The National Observatory for Consumer Protection had warned of the decrease in the figure reflected in “the member’s personal account.”
The entity gave the example of a member who had RD$3,304,998.51 and now has RD$3,299,874.19.
The Adafp explained that the investments of the pension funds of the workers affiliated with the AFP They are made in Dominican pesos and US dollars, which allows diversification by currency.
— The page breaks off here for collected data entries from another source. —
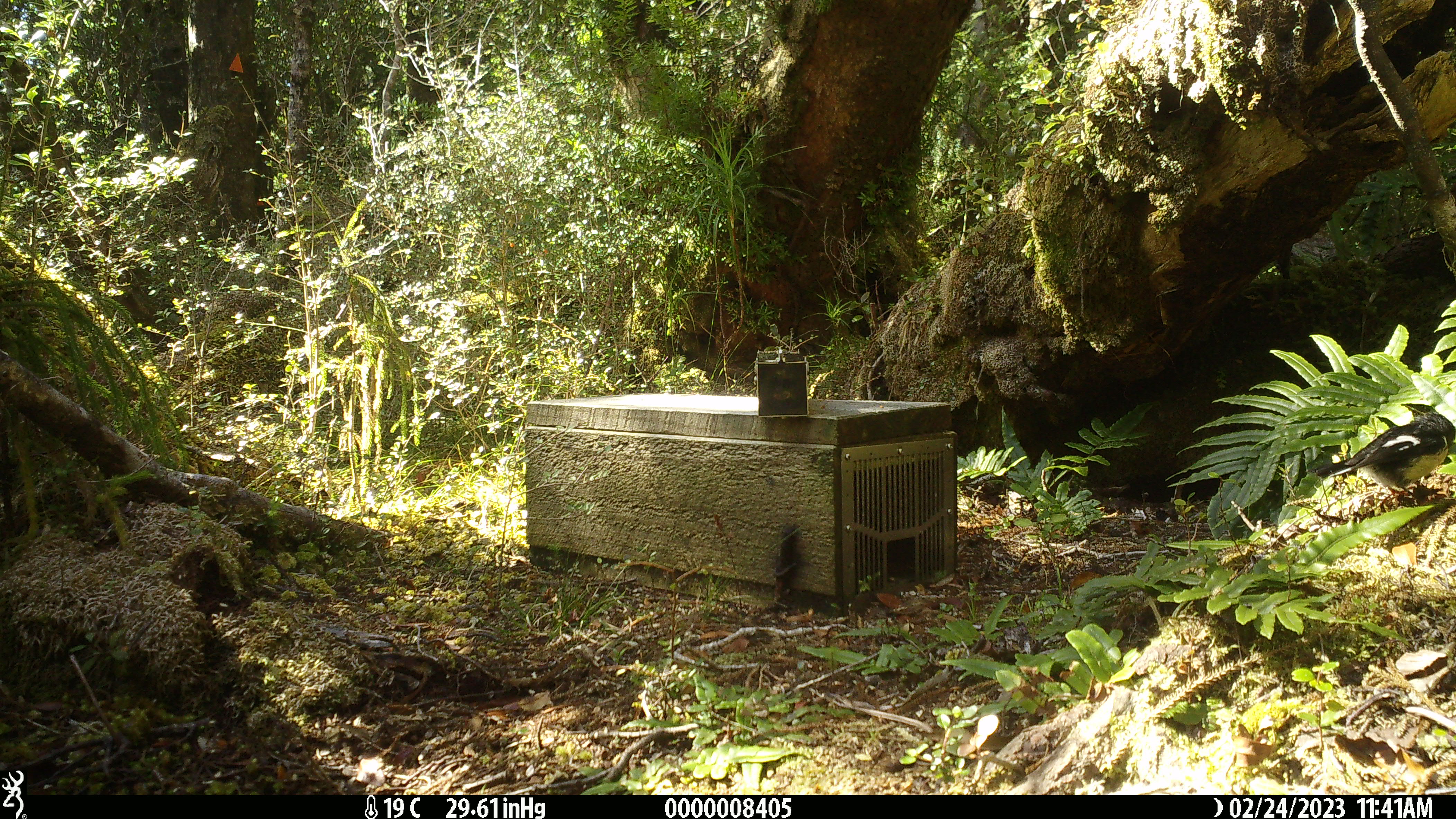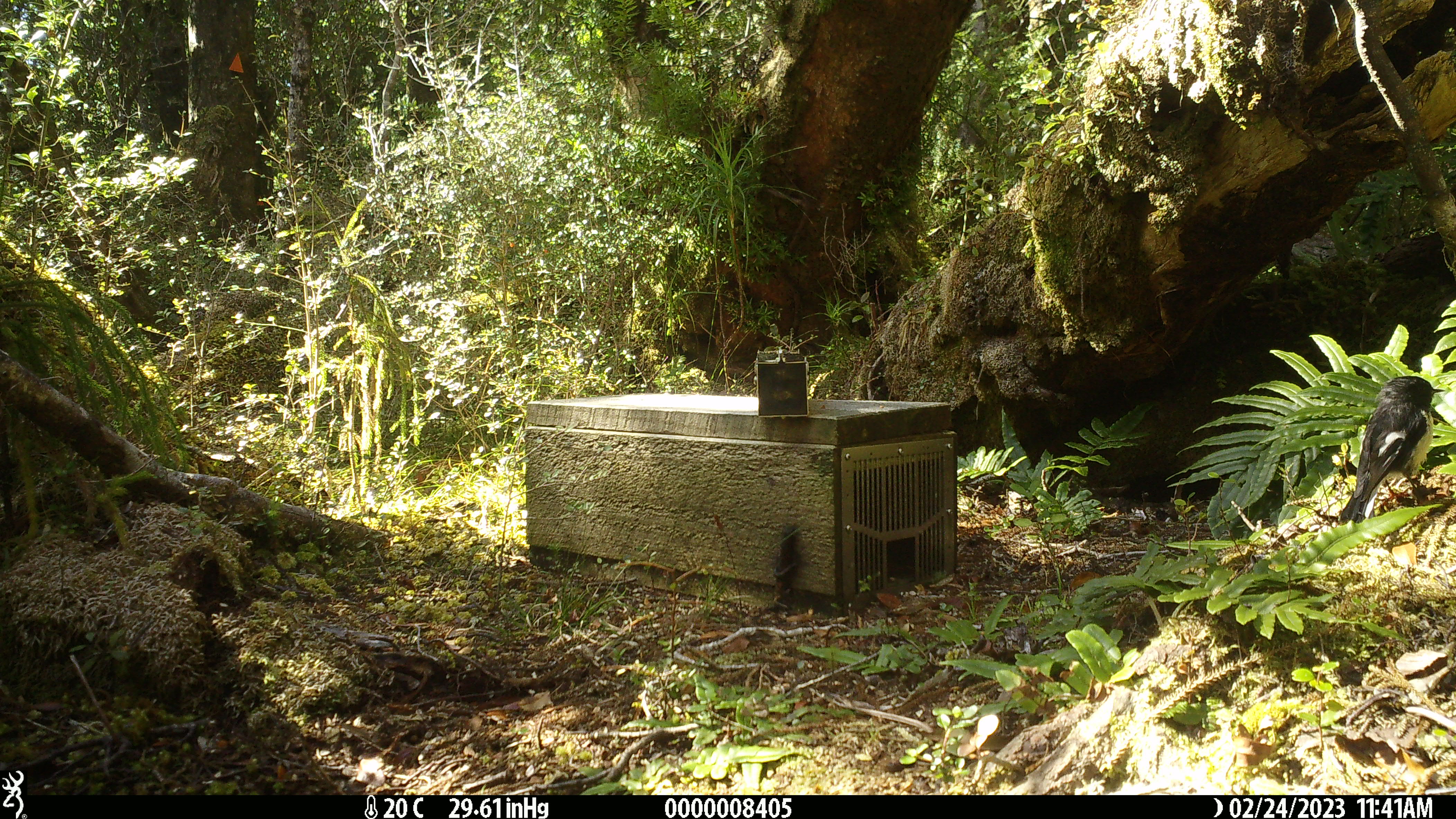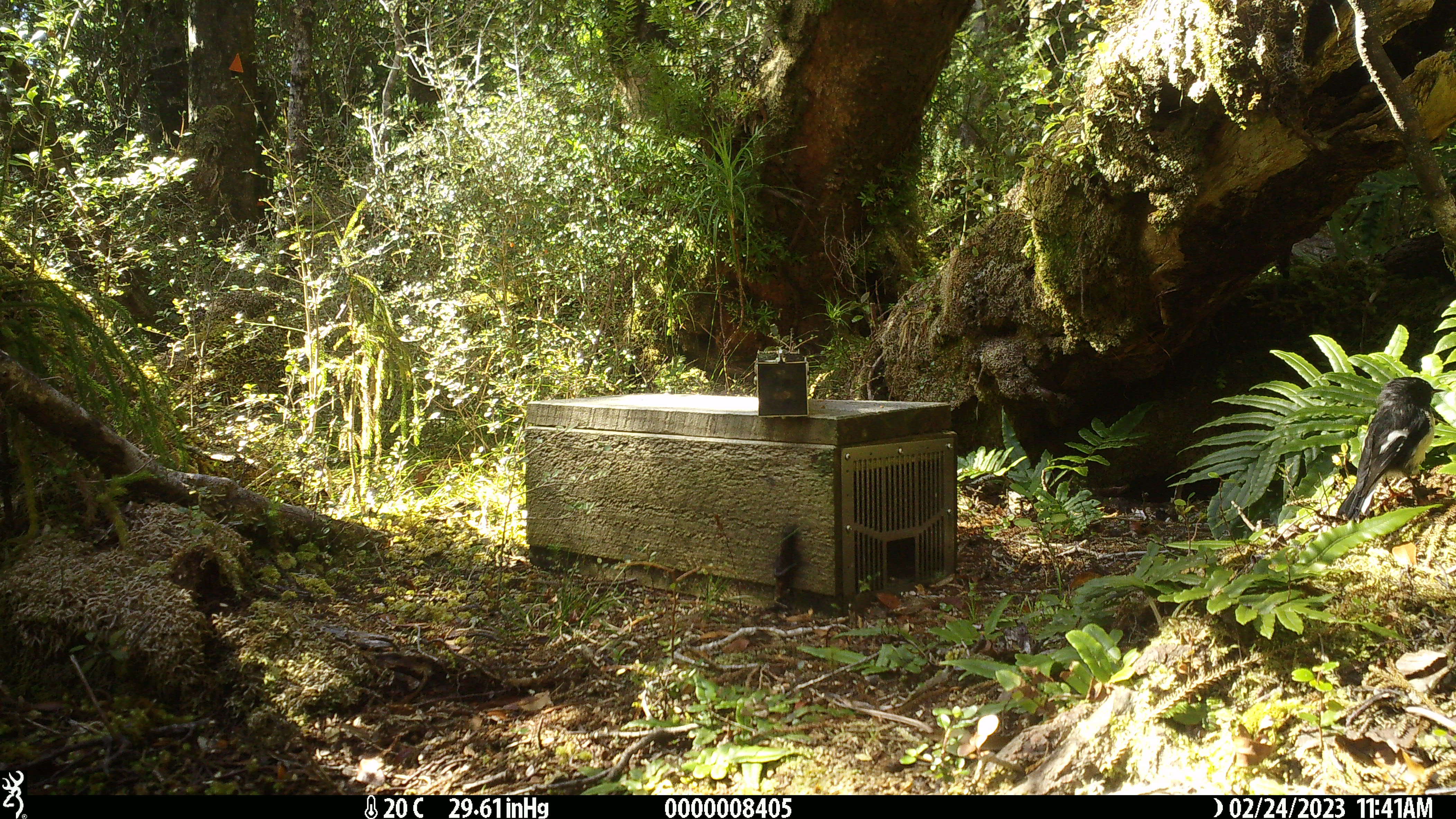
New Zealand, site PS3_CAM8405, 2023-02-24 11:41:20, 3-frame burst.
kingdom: Animalia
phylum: Chordata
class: Aves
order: Passeriformes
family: Petroicidae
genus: Petroica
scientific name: Petroica macrocephala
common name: tomtit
Tomtit (Petroica macrocephala).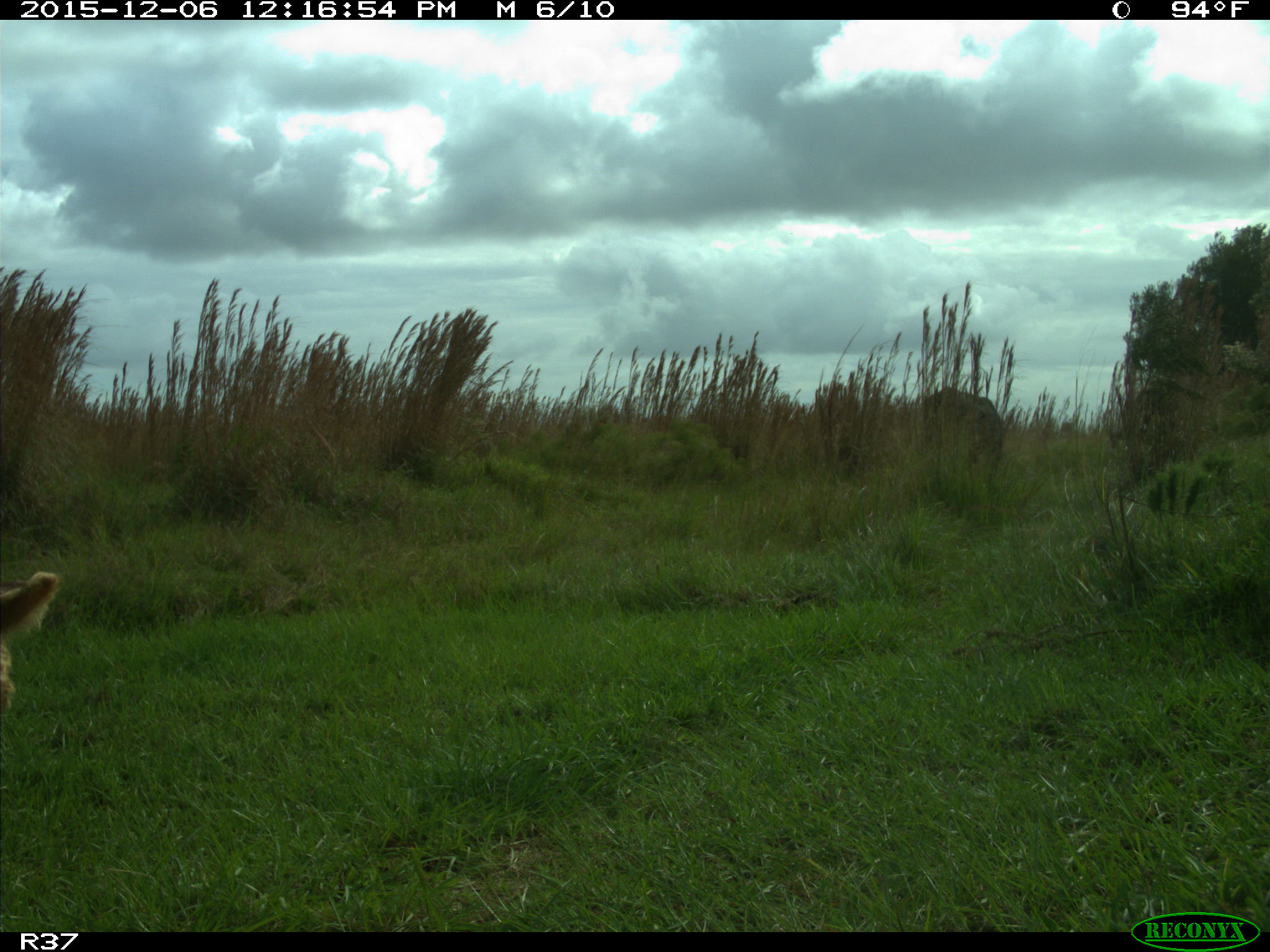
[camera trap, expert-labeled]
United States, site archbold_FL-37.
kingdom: Animalia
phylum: Chordata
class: Mammalia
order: Artiodactyla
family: Bovidae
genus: Bos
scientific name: Bos taurus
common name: domestic cow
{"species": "Bos taurus (domestic cow)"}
“Currently, 24.2% of the pension fund portfolio is invested in dollars, and by official provision the total of these investments in foreign currency must be expressed in pesos in the account statements of the members,” the association highlighted in several messages. on his Twitter account.
He argued that in recent weeks there has been an unusual revaluation of the Dominican peso against the dollar, which so far in 2022 already amounts to 4.8%, so “the reduction that occurs in some account statements is the reflection of the conversion to pesos of the values invested in dollars, due to the reduction in the exchange rate”.
At the close of March 7, 2022, the Central Bank exchange rate for the US dollar indicates that the purchase is located at RD$54.79 and the sale at RD$55.21.
In this regard, Sipen also explained in a statement that around 24% of the pension fund portfolio is invested in financial instruments denominated in dollars and, due to the appreciation of around 4.8% of the Dominican peso against the dollar experienced In recent months, investments are converted daily to Dominican pesos, so their value in pesos is lower.
It indicates that “currently, the prices of the instruments in which the pension funds are invested have fallen, resulting in a lower value of the investment portfolio and a decrease in the value of the fund’s share”.
“In this sense, upon receiving the statement of their individual capitalization account (CCI), members will be able to see that the balance in pesos (RD$) of their CCI may be lower in relation to the previous account statement. However, it should be noted that the individual capitalization accounts are expressed in quotas of the fund, so the number of quotas or participation that each affiliate has within the pension fund does not decrease, unless there is a request for a pension or transfer to another AFP”, he details.
However, Sipen considers that the decrease in the amount in its CCI is not a real loss of money, this being a usual situation typical of the financial markets and that it will be temporary “because the prices will return to normal and the quota value will reach to previous levels or will increase in greater proportion”.